Blinker_Data Usage



  • Key #1: I found the following file- FILE.DESCRIPTIONS which was distributed with the Blinker_Data, and it explained the Blinker file types. This file explains that some files are used for statistical uses, some are used only for open class words, some are the actual verses that were connected, and finally some have the connections in them.

  • Key #2:The file listed in Key #1 also contained an equation that helped me map the connection files to their respective verses. The equation is based on the connection file names, which are named as follows: samp##.SentPair# (where the ## is a number 1-25, and the # is a number 0-9). The equation given to calculate the verse that is mapped to a connection file is as follows:
    verse_number = ((## - 1) * 10) + (# + 1) [## and # are defined above]

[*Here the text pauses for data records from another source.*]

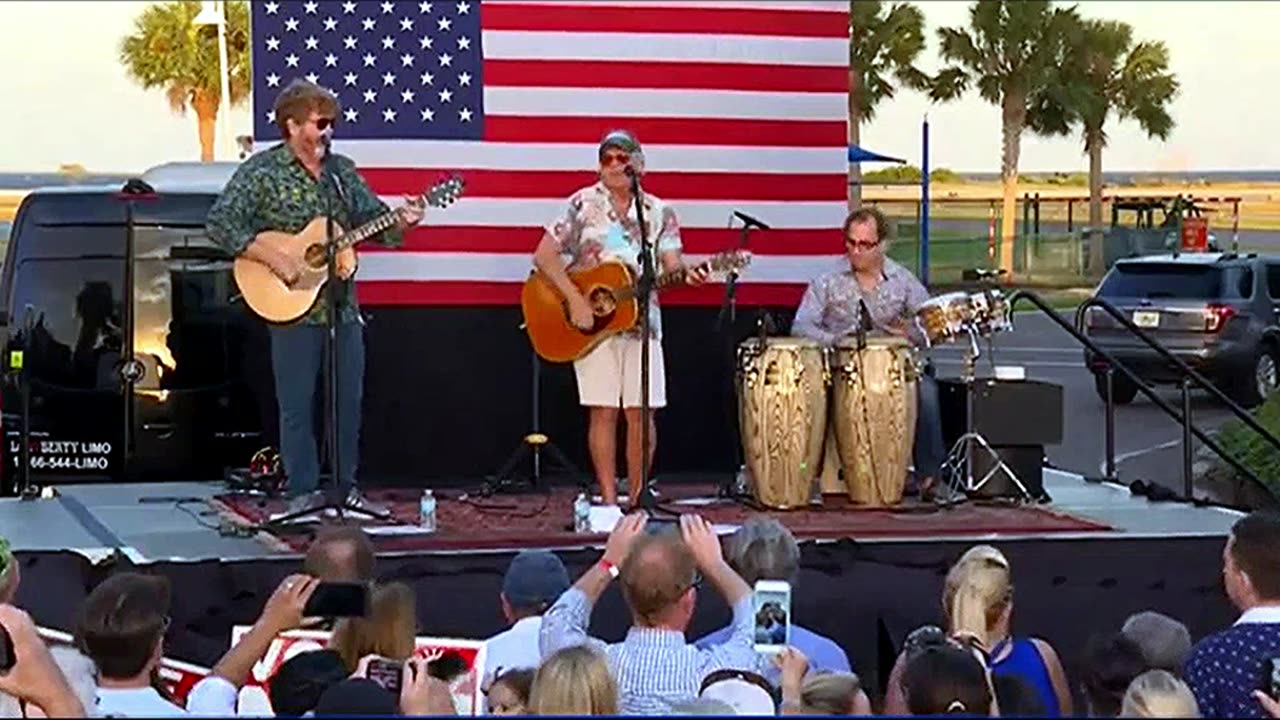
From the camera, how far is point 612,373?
8.47m

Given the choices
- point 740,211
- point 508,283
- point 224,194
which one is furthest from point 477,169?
point 224,194

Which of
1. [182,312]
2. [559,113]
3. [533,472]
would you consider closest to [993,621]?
[533,472]

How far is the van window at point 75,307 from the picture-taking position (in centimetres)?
1015

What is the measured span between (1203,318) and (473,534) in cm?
1396

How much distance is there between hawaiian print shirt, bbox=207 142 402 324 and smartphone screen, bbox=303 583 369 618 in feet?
11.2

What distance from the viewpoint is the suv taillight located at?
66.4ft

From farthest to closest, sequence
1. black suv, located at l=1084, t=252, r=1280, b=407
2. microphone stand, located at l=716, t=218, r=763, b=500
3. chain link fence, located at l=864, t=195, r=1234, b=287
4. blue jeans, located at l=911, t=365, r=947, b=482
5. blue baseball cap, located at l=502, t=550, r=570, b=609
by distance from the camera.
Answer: chain link fence, located at l=864, t=195, r=1234, b=287
black suv, located at l=1084, t=252, r=1280, b=407
blue jeans, located at l=911, t=365, r=947, b=482
microphone stand, located at l=716, t=218, r=763, b=500
blue baseball cap, located at l=502, t=550, r=570, b=609

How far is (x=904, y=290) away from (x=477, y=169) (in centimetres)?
221

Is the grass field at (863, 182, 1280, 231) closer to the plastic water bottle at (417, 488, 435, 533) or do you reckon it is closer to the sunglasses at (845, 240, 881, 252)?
the sunglasses at (845, 240, 881, 252)

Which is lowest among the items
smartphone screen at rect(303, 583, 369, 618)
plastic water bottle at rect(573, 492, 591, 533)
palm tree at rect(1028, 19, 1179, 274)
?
plastic water bottle at rect(573, 492, 591, 533)

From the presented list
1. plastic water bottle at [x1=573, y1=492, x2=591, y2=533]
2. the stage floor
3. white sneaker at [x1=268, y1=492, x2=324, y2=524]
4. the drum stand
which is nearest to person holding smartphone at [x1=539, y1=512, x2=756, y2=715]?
the stage floor

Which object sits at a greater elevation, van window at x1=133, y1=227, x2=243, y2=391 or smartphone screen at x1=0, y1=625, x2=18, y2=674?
van window at x1=133, y1=227, x2=243, y2=391

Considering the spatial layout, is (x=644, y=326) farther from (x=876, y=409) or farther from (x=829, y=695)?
A: (x=829, y=695)

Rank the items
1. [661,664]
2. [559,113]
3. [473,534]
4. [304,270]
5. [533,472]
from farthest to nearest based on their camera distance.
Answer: [559,113] < [533,472] < [304,270] < [473,534] < [661,664]
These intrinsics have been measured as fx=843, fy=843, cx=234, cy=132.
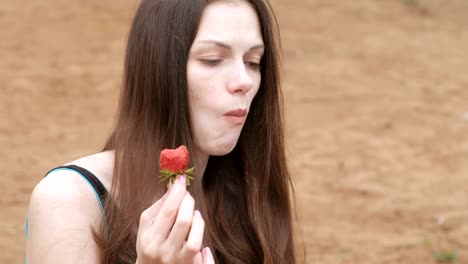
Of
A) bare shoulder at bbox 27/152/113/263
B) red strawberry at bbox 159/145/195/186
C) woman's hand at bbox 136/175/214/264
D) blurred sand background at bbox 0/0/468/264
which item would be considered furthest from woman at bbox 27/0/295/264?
blurred sand background at bbox 0/0/468/264

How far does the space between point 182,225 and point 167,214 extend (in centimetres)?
5

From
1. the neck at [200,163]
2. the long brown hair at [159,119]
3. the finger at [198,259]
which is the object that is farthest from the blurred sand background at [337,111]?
the finger at [198,259]

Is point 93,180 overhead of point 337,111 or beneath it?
overhead

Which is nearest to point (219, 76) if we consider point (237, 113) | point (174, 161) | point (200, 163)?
point (237, 113)

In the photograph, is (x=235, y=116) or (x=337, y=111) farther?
(x=337, y=111)

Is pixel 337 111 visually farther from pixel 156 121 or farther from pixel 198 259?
pixel 198 259

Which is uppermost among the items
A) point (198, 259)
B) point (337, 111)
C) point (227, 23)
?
point (227, 23)

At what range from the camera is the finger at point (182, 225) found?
2.02 m

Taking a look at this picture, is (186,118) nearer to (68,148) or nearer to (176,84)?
(176,84)

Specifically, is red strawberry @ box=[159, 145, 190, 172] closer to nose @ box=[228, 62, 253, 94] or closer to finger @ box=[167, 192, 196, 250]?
finger @ box=[167, 192, 196, 250]

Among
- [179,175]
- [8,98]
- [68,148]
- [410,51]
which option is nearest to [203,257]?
[179,175]

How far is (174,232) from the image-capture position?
2.04 meters

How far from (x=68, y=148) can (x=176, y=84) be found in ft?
14.8

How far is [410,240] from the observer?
5.71 m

  • Key #3: Each verse file is in the form: EN.sample.## or FR.sample.## (where ## is a number 1-25). Each file has 10 verses in them, which are all separated by a \n character. This, paired with the equation given above helped me map the connection file with the proper verse.

  • Key #4: In the connection files there are 2 columns of numbers. These numbers are indexes for words in the verses, opposite columns are translations of each other. If a word has a null connection, then its partner in the opposite column is a zero. This information helped me use the functions I already had implemented, to make the code simpler, and to transform the Blinker data into my format. There are some small differences, but they are unavoidable, and insignificant.

  • Key #5: The only files needed by my connection tool are the connection files and the verse files. They end in .SentPair# and .sample.## respectively. The other files are used for statistical purposes, and are not necessary for this research project, with the exception of one type. If a file ends in .open, it lists the connections ignoring the closed-class words. This may be beneficial because there will be many repeats of closed class words, and multiple connections may not be necessary.

  • Key #6: The way I chose to implement my connection tool does not match how the Blinker was used. Because of this, I needed to change the Blinker data to my format. This can be done by opening a Blinker connection file (samp##.SentPair#), and my program will find the verses needed for this connection. Then connections can be saved in my format by giving names for the English verse, French verse, and for the connection file (my format). This is necessary because the connections were made one verse at a time, and the verse files given have 10 verses in them. My application does not work with just one verse from a longer file, so I must save the single verse in its own file.